In Japan in the 16th and 17th century, Tea was a dynamic part of the culture. Urban retreats were in vogue where poetry and tea gatherings took place in thatched huts built in the back gardens of city homes.
In this setting merchants and warlords avidly cultivated one another. Tea gatherings framed discussions of war and trade, but they also were occasions for the appreciation of art, architecture, interior design, food preparation, and gardening.
With this spirit of the modest thatched retreat I designed a tea house in the back of my property. I hoped to build a refuge or a place that had the feel of what Rikyu, the great Tea master of the 16th century called, “A place of tranquility”.
– excerpt A Tea Garden in Tivoli
In summer, guests come early for tea, before the heat of the day. The garden is sprinkled with water; the stepping stones glisten in the early morning light, moist and cool like a path through a forest. There is a sense of bridging, crossing over, proceeding deep into the garden and leaving the dust of the world behind. The leaves rustle in the wind. A covered waiting area appears where the guests sip cool, freshly drawn water from translucent porcelain cups. Water drawn from the same source will be used later for the tea.
The tea house is made of the most ordinary materials: thatch, bark, reeds, bamboo, wood, paper, and clay. The entrance is low, a tiny door only two feet square. One by one, the guests approach a stone step, bend low, and scoot into a small room of shadow and light. They are greeted by the gentle sound of simmering water and the delicate aroma of sandalwood. A scroll hangs in the dimly lit alcove with words that speak of wind or water. Moistened reed blinds cover the windows, droplets of water glitter in the sun. The feeling is cool and refreshing.
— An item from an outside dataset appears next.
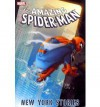 Spider-Man: New York Stories - Karl Kesel, Kurt Busiek, Stan Lee, Paulo Siqueira, Patrick Olliffe, Marcos Martin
In fall or winter, guests arrive in the late afternoon or evening. They make their way along a path scattered with red oak leaves. The tea room is warmed by oil lamps and candles, and the fragrance of aloe wood and clove fills the tiny space. The kettle simmers on a sunken hearth near the middle of the room. The guests gather close to watch as the host adds charcoal to the fire.
A light meal of hot soup, rice, grilled fish, and pickles is served on black lacquer trays and ceramic dishes. Sake is poured into shallow red cups. A cedar tray with delicacies from the mountain and the sea is passed. A stacked box filled with truffle-like sweets is left for the guests to eat. They adjourn to the waiting area, where they sit for a moment and enjoy the garden.
When the guests return, they find the tea room changed. In the alcove where the scroll had been there is now a simple flower arrangement in a bamboo vase—a maple branch and a white camellia. The kettle has been joined by objects used for making tea: a ceramic water jar and a small ceramic tea container encased in a silk bag. The mood of the gathering has deepened, and now all are silent.
The host enters the room with a single tea bowl. The sound of his feet brushing the tatami mats mingles with the gentle hissing of the kettle. His movements are rhythmic and smooth as he unwraps the tea container from the silk bag, wipes the bowl, scoops in powdered tea, and ladles water from the kettle. Movement to movement, the gestures seamlessly merge as he mixes the tea and water with a small bamboo whisk.
The tea bowl is placed in front of a guest. He picks it up. The rough black ceramic is like a warm stone in his hand, a landscape of emerald green tea inside. All is quiet: the taste of the tea, the company of others, the heart of the host. The words of the scroll still linger in the mind and lead to a deep feeling for things of the moment.